L’auteur, philosophe contemporain, s’était déjà essayé au vaste sujet de l’amour en 1977 avec un autre philosophe non moins célèbre : Alain Finkielkraut.
Tous deux âgés alors de 28 ans tiraient les premiers enseignements de la libération sexuelle des années 60 et 70 au travers d’une œuvre cosignée "Le nouveau désordre amoureux".

Plus de trente ans après, au travers de cet essai, subtil mélange de philosophie, de sociologie, de psychologie et de littérature, Pascal Bruckner procède à une succession d’analyses pertinentes des relations amoureuses dans notre société en montrant que l’amour se nourrit des différents paradoxes de l’humanité.

Je dois reconnaître à l’auteur, non seulement une clarté dans le raisonnement mais également une finesse et une élégance dans l’écriture qui en font un véritable amoureux de la langue française.
Le rythme du livre est également agréable car, le raisonnement et l’analyse fondamentale sont ponctués régulièrement de brefs encadrés thématique digressifs permettant au lecteur une pause dans la réflexion tout en restant dans le sujet. C’est ainsi que seront abordées des questions comme "qu’est-ce qu’un ex ? "; "la séparation", "la prostitution", "la scène de ménage" et d’autres thèmes plus surprenants comme "la politisation du lit conjugal" ou encore "l’empire de la pétasse".
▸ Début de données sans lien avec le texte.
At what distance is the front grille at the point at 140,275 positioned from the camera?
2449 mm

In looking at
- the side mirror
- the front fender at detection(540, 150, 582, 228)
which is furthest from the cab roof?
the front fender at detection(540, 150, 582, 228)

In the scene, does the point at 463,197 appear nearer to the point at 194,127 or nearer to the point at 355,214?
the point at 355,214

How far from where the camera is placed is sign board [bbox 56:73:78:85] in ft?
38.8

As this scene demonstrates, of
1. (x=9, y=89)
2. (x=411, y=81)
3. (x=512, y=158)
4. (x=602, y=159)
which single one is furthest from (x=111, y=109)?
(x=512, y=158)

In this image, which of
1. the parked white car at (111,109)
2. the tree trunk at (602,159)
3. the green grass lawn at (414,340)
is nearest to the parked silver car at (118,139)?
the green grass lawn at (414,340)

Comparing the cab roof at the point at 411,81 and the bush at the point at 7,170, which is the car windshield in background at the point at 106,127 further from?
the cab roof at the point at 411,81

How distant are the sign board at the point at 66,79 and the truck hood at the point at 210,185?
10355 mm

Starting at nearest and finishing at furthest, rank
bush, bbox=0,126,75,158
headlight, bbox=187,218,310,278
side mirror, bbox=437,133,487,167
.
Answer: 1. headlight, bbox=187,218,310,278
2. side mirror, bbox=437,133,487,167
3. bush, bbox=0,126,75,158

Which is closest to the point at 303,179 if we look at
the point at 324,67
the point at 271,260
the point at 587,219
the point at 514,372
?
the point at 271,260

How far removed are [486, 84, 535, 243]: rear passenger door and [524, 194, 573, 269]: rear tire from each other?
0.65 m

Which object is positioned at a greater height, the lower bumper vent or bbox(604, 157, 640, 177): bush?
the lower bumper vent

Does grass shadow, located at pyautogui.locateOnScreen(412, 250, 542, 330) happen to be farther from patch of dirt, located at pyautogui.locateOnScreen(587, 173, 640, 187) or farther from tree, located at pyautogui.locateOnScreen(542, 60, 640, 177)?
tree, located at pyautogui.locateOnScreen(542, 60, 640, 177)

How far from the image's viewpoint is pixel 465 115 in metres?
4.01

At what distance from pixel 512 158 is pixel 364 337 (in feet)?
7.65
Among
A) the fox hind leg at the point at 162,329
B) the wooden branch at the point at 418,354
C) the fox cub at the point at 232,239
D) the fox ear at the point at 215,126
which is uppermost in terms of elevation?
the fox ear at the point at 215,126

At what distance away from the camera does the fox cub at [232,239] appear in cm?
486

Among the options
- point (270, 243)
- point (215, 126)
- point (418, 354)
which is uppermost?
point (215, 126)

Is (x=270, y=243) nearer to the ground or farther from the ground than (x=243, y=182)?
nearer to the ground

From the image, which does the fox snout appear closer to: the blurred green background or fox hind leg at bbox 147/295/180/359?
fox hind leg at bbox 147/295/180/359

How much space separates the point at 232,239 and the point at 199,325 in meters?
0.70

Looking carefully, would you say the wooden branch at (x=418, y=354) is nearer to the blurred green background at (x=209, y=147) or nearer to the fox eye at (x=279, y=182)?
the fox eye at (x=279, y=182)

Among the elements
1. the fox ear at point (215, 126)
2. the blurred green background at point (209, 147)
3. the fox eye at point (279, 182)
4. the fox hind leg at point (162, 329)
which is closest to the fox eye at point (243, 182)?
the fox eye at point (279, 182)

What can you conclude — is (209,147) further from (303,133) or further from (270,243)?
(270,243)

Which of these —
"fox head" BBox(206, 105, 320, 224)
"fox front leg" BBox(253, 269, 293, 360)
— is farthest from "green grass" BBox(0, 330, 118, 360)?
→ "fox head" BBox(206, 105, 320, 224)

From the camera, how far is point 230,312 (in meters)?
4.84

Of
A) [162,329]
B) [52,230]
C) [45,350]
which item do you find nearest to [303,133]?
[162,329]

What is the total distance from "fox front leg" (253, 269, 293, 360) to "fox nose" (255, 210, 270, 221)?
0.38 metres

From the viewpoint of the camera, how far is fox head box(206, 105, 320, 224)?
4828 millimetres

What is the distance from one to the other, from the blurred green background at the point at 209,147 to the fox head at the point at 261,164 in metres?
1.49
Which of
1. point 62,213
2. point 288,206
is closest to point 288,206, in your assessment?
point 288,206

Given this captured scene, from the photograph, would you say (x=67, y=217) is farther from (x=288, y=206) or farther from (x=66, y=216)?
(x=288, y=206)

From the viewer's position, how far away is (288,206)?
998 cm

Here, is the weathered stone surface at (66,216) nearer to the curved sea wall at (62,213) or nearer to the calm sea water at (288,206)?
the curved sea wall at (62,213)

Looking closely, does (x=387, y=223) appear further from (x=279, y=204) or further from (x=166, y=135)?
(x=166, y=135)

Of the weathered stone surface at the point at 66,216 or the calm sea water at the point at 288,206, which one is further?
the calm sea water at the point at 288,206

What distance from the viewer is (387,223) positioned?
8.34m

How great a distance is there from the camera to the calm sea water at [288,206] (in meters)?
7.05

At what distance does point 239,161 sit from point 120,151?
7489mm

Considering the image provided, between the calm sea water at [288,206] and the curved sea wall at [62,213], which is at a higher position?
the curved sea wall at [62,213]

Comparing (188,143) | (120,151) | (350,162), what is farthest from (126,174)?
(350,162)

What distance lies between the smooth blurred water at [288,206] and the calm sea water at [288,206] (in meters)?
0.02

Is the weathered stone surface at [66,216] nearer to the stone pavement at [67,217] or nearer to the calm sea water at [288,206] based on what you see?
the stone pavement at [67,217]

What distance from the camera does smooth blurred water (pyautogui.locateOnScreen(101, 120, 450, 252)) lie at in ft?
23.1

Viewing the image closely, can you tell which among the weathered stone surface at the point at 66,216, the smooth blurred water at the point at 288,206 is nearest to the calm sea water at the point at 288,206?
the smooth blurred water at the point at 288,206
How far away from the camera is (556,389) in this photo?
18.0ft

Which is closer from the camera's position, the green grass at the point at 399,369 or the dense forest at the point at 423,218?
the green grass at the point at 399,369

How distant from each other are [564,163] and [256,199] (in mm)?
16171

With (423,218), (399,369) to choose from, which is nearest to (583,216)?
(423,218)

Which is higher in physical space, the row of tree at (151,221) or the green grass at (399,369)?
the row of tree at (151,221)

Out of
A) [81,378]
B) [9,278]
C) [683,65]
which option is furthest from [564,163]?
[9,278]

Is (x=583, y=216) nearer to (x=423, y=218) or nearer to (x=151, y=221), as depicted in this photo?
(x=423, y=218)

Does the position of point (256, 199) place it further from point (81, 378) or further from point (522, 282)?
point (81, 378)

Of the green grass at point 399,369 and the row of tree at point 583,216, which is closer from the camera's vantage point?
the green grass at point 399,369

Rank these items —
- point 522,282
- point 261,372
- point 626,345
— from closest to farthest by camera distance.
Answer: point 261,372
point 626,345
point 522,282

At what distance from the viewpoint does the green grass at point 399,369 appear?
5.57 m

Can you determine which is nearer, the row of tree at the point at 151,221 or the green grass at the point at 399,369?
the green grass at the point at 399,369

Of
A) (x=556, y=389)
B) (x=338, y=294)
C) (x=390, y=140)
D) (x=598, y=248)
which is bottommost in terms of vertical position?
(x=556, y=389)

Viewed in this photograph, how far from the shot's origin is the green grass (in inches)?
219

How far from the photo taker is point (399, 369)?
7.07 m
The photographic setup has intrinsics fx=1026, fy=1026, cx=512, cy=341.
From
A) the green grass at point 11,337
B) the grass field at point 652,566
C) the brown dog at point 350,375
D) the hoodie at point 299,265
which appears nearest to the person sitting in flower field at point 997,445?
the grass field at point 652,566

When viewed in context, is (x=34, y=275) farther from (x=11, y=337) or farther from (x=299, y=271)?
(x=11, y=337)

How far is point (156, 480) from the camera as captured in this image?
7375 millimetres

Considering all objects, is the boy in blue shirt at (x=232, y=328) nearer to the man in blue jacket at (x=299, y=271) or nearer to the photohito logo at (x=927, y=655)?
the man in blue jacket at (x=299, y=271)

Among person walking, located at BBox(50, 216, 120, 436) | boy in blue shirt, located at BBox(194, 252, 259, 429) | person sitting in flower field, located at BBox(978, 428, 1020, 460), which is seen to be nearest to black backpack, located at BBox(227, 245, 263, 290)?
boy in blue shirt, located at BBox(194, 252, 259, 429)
Sur le fond, Bruckner commence par faire un bilan critique de la libération des mœurs : « Les années 60-70 ont laissé à ceux qui les ont vécues le souvenir d’une immense générosité mêlée de candeur et de sottise abyssale » ; il dénonce le règne orgasmique qui lui a succédé mais considère tièdement qu’à cette révolution sexuelle « certains acquis restent incontestables », notamment les acquis de l’amour libre.
Il y a déjà là un paradoxe, Brucknerien cette fois, à dénoncer les effets ravageurs d’une révolution tout en en conservant ses principes fondamentaux… cela étant on a déjà vu ça après la révolution de 1789.

Il souligne ensuite le paradoxe schizophrénique de notre époque hyper sentimentale, qui « prêche à la fois jouissance et méfiance », « attachement fatal et libre disposition de soi ».

A chaque contradiction il tente une réconciliation, une compromission, un consensus qui rend parfois son positionnement quelque peu centriste, fade.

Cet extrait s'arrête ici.